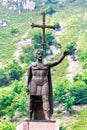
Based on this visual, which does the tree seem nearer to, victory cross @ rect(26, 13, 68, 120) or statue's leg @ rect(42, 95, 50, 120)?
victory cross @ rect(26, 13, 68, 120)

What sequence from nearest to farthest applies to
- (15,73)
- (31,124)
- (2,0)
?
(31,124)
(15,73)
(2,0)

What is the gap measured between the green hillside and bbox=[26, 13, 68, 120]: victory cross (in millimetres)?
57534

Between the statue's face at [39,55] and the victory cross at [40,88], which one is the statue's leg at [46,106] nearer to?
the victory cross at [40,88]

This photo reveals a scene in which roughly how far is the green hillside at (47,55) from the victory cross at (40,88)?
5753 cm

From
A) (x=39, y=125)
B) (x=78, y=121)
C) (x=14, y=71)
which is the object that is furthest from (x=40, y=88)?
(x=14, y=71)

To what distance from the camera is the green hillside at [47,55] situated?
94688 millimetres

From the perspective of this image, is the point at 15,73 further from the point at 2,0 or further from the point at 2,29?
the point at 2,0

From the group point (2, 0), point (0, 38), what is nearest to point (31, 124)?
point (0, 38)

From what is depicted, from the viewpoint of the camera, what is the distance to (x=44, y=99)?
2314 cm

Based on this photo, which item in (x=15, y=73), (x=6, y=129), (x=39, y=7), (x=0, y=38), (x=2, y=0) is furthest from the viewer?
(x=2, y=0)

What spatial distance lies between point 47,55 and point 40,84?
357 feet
○ ○ ○ ○
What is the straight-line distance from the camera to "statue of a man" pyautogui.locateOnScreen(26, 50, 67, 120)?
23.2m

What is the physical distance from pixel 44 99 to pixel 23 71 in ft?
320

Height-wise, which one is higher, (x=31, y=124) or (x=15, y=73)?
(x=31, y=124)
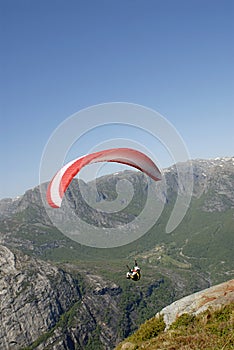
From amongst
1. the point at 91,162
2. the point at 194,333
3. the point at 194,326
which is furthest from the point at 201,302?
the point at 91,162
○ ○ ○ ○
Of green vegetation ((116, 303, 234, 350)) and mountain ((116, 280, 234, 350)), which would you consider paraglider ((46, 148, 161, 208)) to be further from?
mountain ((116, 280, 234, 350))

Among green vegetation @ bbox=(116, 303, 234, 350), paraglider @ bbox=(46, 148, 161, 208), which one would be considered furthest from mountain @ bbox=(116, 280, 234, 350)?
○ ○ ○ ○
(Exercise)
Please copy the entries word for word, from the line with "Of green vegetation" up to and including the line with "Among green vegetation".

(Right answer)
Of green vegetation ((116, 303, 234, 350)) and mountain ((116, 280, 234, 350)), which would you consider paraglider ((46, 148, 161, 208)) to be further from?
mountain ((116, 280, 234, 350))

Among green vegetation @ bbox=(116, 303, 234, 350), paraglider @ bbox=(46, 148, 161, 208), which one would be considered furthest from mountain @ bbox=(116, 280, 234, 350)?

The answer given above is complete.